Segmentierung der Belegschaft, Personalüberhang und
„Retter“ Porsche

Frage: Ein Aspekt zu „Auto 5000“ noch, der vielleicht erst zukünftig Bedeutung erlangen könnte. Bei VW gibt es jetzt die „alten“ VW-lerInnen, für die der Haustarif gilt, dann gibt es die „Auto 5000“ VW-lerInnen sowie Neueingestellte und übernommene Auszubildende, die deutlich schlechtere Einkommens- und sonstige Arbeitsbedingungen haben. Hat diese zunehmende Segmentierung der Belegschaft Auswirkungen auf die Möglichkeiten zur Entwicklung betrieblicher Gegenwehr?

J. St.: Ich möchte versuchen, diese Frage ausgehend von der Situation hier im Werk Kassel zu beantworten. Bei uns wachsen pro Jahr 180 Auszubildende in diesen Haustarif II. Sie werden nicht geballt in einer Kostenstelle, sondern je nach ihrer Ausbildung über’s Werk verteilt eingesetzt. Im Moment haben wir deshalb noch die Situation, daß sich diese veränderten tariflichen Bedingungen im Werk relativ verlieren bei 15.000 Beschäftigten. Aber steter Tropfen höhlt den Stein. Wir spüren das noch nicht als Spannungen, aber die entsprechenden Kolleginnen und Kollegen stellen uns natürlich die Fragen. Die andere Situation, die wir hier haben, ist die mit der VW-Tochtergesellschaft „Auto-Vision“. Da haben wir bisher gut durchgehalten, daß die nicht hier auf dem Werksgelände arbeiten. Insofern wirkt sich das noch nicht für unsere Arbeit aus. Zudem integrieren wir diese neuen Beschäftigtengruppen vertraglich in die Interessenvertretung der IG Metall.

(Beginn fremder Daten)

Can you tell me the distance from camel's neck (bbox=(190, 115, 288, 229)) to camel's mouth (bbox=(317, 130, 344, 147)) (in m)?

Frage: Anfang September hat das VW-Management ein verschärftes Kostensenkungsprogramm und Arbeitsplatzabbau angekündigt. Nach Angaben der FAZ vom 6. September ist geplant, bei VW bis Ende 2008 etwa 14.000 Arbeitsplätze zu streichen, davon rund 10.000 an den Inlandsstandorten Wolfsburg, Hannover, Kassel, Emden, Braunschweig und Salzgitter. Kann das noch mit der Beschäftigungsgarantie, d. h. mit dem Verzicht auf betriebsbedingte Kündigungen gemäß „Zukunftstarifvertrag“, in Einklang gebracht werden?

J. St.: Zunächst muß ich sagen, daß mich die in der Presse kursierenden Zahlen zum bevorstehenden Arbeitsplatzabbau bei VW beunruhigen, dass ich sie aber nicht bestätigen kann. Die Konzernleitung hat uns gegenüber Produktions- und damit auch Personalkostensenkungen angekündigt, ohne einen möglichen Arbeitsplatzabbau zu quantifizieren. Es gibt von ihrer Seite keine berechnete Zahl, die etwa als eine Richtschnur zum Arbeitsplatzabbau verstanden werden könnte. Was es gibt, ist zur Zeit teilweise Personalüberhang sowie eine Reihe von tarifvertraglich vereinbarten Instrumenten zur Beschäftigungspolitik wie z. B. eine weitere Tranche von Altersteilzeit möglich zu machen, nämlich den kompletten Jahrgang 1951, möglicherweise auch noch 1952. Außerdem ist vorgeschlagen worden, Aufhebungsverträge anzubieten und unsere Wiedereinstellungszusage auf acht Jahre Freistellungszeit zu verlängern. Gegenwärtig kann man sich bei VW bis zu fünf Jahre mit Wiedereinstellungsanspruch freistellen lassen, nunmehr auch ohne spezifische Begründung. So gibt es einen Strauß von Maßnahmen, der jetzt in Verhandlungen ist, aber es gibt keine vereinbarte Zahl dahinter. Wir sind im Werk Kassel in das laufende Jahr nach der Programmlage mit einem Beschäftigungsüberhang von 700 Personen gestartet, das ist bei einer Beschäftigtenzahl von 15.000 für uns eine beherrschbare Größe. Teilweise haben wir das durch In-Sourcing auffangen können, wobei wir dafür heftig kritisiert worden sind, daß wir extern erbrachte Dienstleistungen wieder in Eigenregie übernommen haben (beispielsweise machen wir bestimmte Dachsanierungsarbeiten jetzt selber).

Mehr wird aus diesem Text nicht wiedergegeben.